THE REQUEST ->
Repeat every line of the listing below exactly, minus the pictures.

INFORMATION SUPPLIED ->
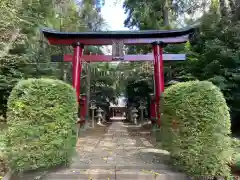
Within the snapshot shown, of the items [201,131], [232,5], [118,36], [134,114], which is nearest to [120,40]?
[118,36]

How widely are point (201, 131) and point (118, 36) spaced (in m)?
5.44

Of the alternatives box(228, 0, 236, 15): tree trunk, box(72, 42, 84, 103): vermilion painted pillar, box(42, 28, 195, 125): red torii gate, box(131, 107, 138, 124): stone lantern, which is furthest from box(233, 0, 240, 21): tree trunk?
box(131, 107, 138, 124): stone lantern

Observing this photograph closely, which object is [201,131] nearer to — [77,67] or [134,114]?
[77,67]

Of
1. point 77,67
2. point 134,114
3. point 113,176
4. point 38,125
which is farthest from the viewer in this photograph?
point 134,114

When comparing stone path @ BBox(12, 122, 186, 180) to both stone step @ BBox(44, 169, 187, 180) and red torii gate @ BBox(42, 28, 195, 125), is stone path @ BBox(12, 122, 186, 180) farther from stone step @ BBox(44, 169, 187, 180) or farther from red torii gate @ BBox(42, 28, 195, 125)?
red torii gate @ BBox(42, 28, 195, 125)

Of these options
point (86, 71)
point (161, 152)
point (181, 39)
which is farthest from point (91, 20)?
point (161, 152)

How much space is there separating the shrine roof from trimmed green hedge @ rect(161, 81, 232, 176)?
473cm

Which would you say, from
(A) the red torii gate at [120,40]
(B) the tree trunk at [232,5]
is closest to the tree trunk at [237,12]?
(B) the tree trunk at [232,5]

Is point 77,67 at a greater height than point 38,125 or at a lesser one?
greater

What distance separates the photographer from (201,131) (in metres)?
3.61

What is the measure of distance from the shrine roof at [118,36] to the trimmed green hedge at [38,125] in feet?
15.8

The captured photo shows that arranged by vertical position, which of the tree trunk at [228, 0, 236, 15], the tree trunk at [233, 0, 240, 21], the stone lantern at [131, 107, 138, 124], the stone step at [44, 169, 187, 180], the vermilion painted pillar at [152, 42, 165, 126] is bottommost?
the stone step at [44, 169, 187, 180]

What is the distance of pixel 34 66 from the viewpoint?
10.3 metres

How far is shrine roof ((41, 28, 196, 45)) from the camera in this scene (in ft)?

ANSWER TO THIS PROBLEM ->
Within the snapshot shown, of the items [201,131], [232,5], [118,36], [134,114], which is nearest to [120,40]?
[118,36]

How widely are point (201, 131) and point (118, 36) spaced (in m)?
5.44

Of the alternatives box(228, 0, 236, 15): tree trunk, box(72, 42, 84, 103): vermilion painted pillar, box(42, 28, 195, 125): red torii gate, box(131, 107, 138, 124): stone lantern, which is furthest from box(233, 0, 240, 21): tree trunk?
box(131, 107, 138, 124): stone lantern

Observing this photograph closely, which object is [201,131] nearer to — [77,67] or [134,114]?
[77,67]

Of
1. point 77,67
2. point 134,114
3. point 113,176
4. point 38,125
which is farthest from the viewer in this photograph?
point 134,114

When comparing stone path @ BBox(12, 122, 186, 180) to both stone step @ BBox(44, 169, 187, 180) and red torii gate @ BBox(42, 28, 195, 125), is stone path @ BBox(12, 122, 186, 180) farther from stone step @ BBox(44, 169, 187, 180) or farther from red torii gate @ BBox(42, 28, 195, 125)?
red torii gate @ BBox(42, 28, 195, 125)

Of these options
point (86, 71)
point (161, 152)
point (181, 39)
which is farthest from point (91, 20)?
point (161, 152)

How much space is there separating the shrine roof from trimmed green hedge @ rect(161, 81, 232, 176)?
473cm

Which would you say, from
(A) the red torii gate at [120,40]
(B) the tree trunk at [232,5]
is closest to the tree trunk at [237,12]?
(B) the tree trunk at [232,5]

Is point 77,67 at a greater height than point 38,125 or at a lesser one?
greater

What distance separates the photographer from (201,131) (in metres)?
3.61

What is the measure of distance from the shrine roof at [118,36] to the trimmed green hedge at [38,125] in feet?
15.8

The captured photo shows that arranged by vertical position, which of the tree trunk at [228, 0, 236, 15], the tree trunk at [233, 0, 240, 21], the stone lantern at [131, 107, 138, 124], the stone step at [44, 169, 187, 180], the vermilion painted pillar at [152, 42, 165, 126] is bottommost?
the stone step at [44, 169, 187, 180]

What is the distance of pixel 34 66 from the viewpoint?
10.3 metres

How far is shrine roof ((41, 28, 196, 45)) from the camera in this scene (in ft)?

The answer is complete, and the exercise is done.